Spark Streaming in Action for Click-Stream

ergemp

Jan 7, 20215 min read

In this post, I am going to describe an end to end architecture to process and analyze the click-stream events for a website with Apache Kafka, Spark Streaming, Hadoop HDFS and Hive.

For a use case, the question we are trying to answer is; What is the sales rate of the end-users who signed up to our e-commerce last week?

What is Click-Stream

Click-stream events are the end-user behaviors on any website, for this particular case this is an e-commerce web site events. All the actions of the end-users are stored as they occur during the session lifetime of the user. Some of these events are signUp events for the newcomers, orderSummary events for the buyers, search event for a product search on the website and productView events for viewing the product detail. There may be much more than the events mentioned here which is highly dependent of the e-commerce business and needs.

Apache Kafka is a good option to start storing the click-stream events. With its high performance and scalable infrastructure, Kafka is a very good candidate for storing streaming data and act as a data hub for the streaming events. In this post we are interested in signUp and orderSummary events (remember the problem we are trying to solve)

Apache Kafka

Kafka is a very fast and durable distributed streaming platform and acts a streaming data hub between different application and/or micro services within the companies. Kafka has a lot of capabilities such as, mirroring, partitioning, complex event processing with Kafka Streams (or, if you are using Confluent Distribution, then with Kafka SQL). The downside of the Apache Kafka is its retention, which is 7 days by default. Of course you can increase this retention period according to your business needs. But if you increase the retention period too much, this may lead you the misusage of a distributed streaming platform because Kafka is not for data archiving.

Apache Hadoop

Since you definitely need a solution for archiving data to solve the sales rate problem of the newly signUp customers, the best archiving solution would be Apache Hadoop. Hadoop HDFS is a scalable, distributed and fault-tolerant filesystem which can manage big-data streams such as click-stream or IOT events as well.
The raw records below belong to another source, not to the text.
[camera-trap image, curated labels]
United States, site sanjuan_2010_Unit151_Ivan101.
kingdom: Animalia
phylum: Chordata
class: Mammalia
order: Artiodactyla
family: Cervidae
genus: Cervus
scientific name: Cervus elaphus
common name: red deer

Since Hadoop HDFS is highly scalable, increasing the storage capacity is not a burden. Simply add a new node to Hadoop Cluster or just increase the DataNode filesystem on the existing data nodes of the cluster. The storage will be available as soon as the new available storage added to the system.

Data Pipeline

The only missing thing is a kind of integration solution between Apache Kafka and Hadoop HDFS. There are a bunch of solutions such as Apache Flume , Apache Nifi or Kafka Streams. But in this case I preferred to use Apache Spark which has Spark Streaming feature. Spark Streaming is a streaming data processing framework which has a good set of capabilities not only for Extract and Load but also in means of Transformation.

Spark Streaming

Apache Spark is one of my favorite data processing framework which works in-memory and distributed as well. Thanks to RDD architecture and the framework itself, Spark handles the distribution of the data across nodes and the Spark Documentation is quite well to understand the concepts and the framework usage.

To solve the mentioned case defined at the beginning of this post we need the new signUp and orderSummary events. Using Spark Streaming for just filtering some of the events stored in Kafka Topics may seem as over engineered but using Spark Streaming would definitely give flexibility to add new features and transformations on top of filtering, such as data aggregation, data enhancement and data linage options.

/* apply filter */
json_parser parser = new json_parser();
JavaDStream<String> filtered = 
    values
 .filter(value -> (!filter.excludeValues
 .replace(" ", "")
 .contains(parser.parse(value,filter.jsonFilterKey))))
 .filter(value -> (nvl.nvl(filter.includeValues
 .replace(" ", ""),parser.parse(value,filter.jsonFilterKey))
 .contains(parser.parse(value,filter.jsonFilterKey))));

Data is written to Hadoop HDFS as partitioned in to the YEAR, MONTH, DAY, HOUR basis to increase the performance of Apache Hive tables defined on top of this HDFS Folder which will be discussed in the following section of this post.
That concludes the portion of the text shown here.